First seen in 2013, a wild dwarf elephant in Sri Lanka, who is only five feet tall at the shoulder, has been sighted again—as pugnacious as ever.
By Vicki Croke
The world’s first documented wild dwarf elephant, who was seen briefly in 2013 before vanishing again, is alive and well, according to Pruthu Fernando, from the Centre for Conservation and Research, Rajagiriya, Sri Lanka.
The elephant, first observed in 2013 in Sri Lanka’s Udawalawe National Park, returned to the same area this year. It’s a relief, because he faces many challenges to his survival, even more than the larger elephants around him. But Fernando says the animal appears to be in good health.
At just five feet at the shoulder, the existence of the dwarf elephant surprised researchers. And so did his attitude.
Vicki spoke with Here & Now’s Jeremy Hobson and field biologist Pruthu Fernando about this unique elephant:
When the elephant was first observed he was actually picking on a much larger elephant. It was early on the morning of July 7 of 2013 on a road in a national park in Sri Lanka. Two elephants were “sparring” and the one with “short, stubby legs,” according to biologists appeared to be the aggressor. Both males showed signs of being in “musth,” a seasonal state in which a male’s testosterone levels can climb to 50 or even 100 times normal, making him combative.
When the dwarf elephant reappeared this year, he was again full of fight, taking on another, much larger male. Video courtesy of UdawalaweElephants.
Photos and videos show that this startlingly short animal has a massive, typically “male” head—big, bony, and with a broad trunk base—and his body is the size of the other elephants around him. But it is very clear that he is much different than the other elephants.
In fact, he is unique.
He looks like the corgi version of an elephant. Writing in Gajah, the bi-annual scholarly journal of the IUCN/SSC Asian Elephant Specialist Group, Pruthu Fernando and other authors point out that “disproportionate dwarfism” is deliberately selected for some domesticated species. We see it in the shortened limbs of dachshunds and basset hounds in dogs, or munchkin cats.
Various mutations can cause dwarfism, but in the wild, the authors write, such dwarf animals are unlikely to survive. A short-limbed predator would have trouble catching prey and a short-limbed prey animal would find it difficult to run faster than a predator.
As the article in Gaja says:
Dwarfism is unusual in wild animals. Individuals with disproportionate dwarfism are especially unlikely to survive in the wild as shorter limbs would impose severe fitness costs in predators or prey. As social mega-herbivores without predators, Asian elephants are one of the very few species in whom a dwarf phenotype may not be lethal. Here we report the first record of a free ranging adult wild animal—an Asian elephant (Elephas maximus), with disproportionate dwarfism.
The elephant himself is fascinating. We can’t tell how old he is exactly, but certain typical signs–such as the ears folding down–indicate he is a mature adult. And there are many other questions about him. How did he survive into adulthood? Right from the start, baby elephants suckle with their mouths because they don’t yet know how to control their trunks. They don’t have the skill. So how did this elephant reach his mother’s teats? He had to have gotten his mouth up high enough. Or did his mother, who would normally stand to feed a baby, lower herself?
Old gunshot wounds on his body appear as telltale lumps and indicate that he most likely has been fired on while raiding crops.
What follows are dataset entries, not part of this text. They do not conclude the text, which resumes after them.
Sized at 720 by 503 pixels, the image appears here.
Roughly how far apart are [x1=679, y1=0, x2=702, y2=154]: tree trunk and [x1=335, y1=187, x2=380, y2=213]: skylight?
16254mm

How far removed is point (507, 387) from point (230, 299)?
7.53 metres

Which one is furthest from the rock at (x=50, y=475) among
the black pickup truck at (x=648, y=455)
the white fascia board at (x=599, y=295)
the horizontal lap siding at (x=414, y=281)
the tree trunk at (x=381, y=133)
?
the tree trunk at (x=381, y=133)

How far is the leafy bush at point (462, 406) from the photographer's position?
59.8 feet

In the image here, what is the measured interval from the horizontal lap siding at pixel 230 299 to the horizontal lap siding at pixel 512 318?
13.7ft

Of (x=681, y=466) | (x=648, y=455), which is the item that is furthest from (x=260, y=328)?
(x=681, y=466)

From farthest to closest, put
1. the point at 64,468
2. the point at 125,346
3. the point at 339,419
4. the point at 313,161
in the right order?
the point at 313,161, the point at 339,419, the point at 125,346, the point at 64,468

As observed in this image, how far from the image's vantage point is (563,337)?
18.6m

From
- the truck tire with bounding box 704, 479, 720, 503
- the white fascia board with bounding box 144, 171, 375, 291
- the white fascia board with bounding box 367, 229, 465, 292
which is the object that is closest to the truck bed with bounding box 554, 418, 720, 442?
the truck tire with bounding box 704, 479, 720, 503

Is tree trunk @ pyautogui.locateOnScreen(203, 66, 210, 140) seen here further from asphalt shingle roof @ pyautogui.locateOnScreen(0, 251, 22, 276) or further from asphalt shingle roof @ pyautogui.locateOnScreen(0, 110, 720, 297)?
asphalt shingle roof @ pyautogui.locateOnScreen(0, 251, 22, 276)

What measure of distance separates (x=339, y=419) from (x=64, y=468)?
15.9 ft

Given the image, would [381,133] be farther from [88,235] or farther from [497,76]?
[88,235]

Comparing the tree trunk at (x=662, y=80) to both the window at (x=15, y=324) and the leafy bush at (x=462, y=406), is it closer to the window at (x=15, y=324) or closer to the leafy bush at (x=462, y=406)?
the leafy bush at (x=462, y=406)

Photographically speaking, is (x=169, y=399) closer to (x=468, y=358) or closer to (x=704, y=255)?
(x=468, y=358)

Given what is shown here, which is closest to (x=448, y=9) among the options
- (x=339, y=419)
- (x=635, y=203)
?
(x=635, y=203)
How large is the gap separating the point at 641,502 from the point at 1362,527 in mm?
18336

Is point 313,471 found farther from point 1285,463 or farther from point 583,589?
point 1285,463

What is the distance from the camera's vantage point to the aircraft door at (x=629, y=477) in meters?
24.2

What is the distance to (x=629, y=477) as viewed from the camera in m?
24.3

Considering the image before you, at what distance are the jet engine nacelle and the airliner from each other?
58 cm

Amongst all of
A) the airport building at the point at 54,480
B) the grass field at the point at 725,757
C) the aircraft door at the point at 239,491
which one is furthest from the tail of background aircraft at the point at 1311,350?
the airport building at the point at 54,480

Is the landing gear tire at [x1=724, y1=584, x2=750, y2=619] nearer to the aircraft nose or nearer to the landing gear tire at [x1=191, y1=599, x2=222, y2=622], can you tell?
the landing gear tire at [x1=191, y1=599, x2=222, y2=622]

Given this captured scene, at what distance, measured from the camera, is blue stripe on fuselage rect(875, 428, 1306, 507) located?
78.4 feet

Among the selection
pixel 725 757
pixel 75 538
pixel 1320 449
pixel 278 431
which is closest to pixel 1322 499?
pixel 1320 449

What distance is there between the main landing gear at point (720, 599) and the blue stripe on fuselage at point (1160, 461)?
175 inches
A scar near the tip of his trunk shows that he survived a brush with a snare.
According to the Whitley Fund for Nature, human-elephant conflict is a big problem in Sri Lanka, claiming, on average, the lives of one person and three elephants every week.
Interesting to hear the biologist’s reaction during this short video when he first sees the dwarf elephant in 2013. Video courtesy of UdawalaweElephants.
In addition to tricky interactions with humans, how is he managing socially among other elephants? Sri Lankan elephants tend to be a pretty tall subspecies of Asian elephant ranging from about 6 feet at the shoulder to more than 11 feet. And there are about 1,000 of them in the Udawalawe National Park where the dwarf elephant was observed.
The paper’s authors say that “behaviourally the dwarf elephant appeared normal.”
Of the most recent sighting of the elephant, Fernando emailed: “We were able to observe him on a few days and get pics and video. Then he again went off outside the Park. Sadly this year he had a few more lumps indicative of gun shot injuries on him. However he seemed to be in good health. We will be looking for him again in June-July next year.”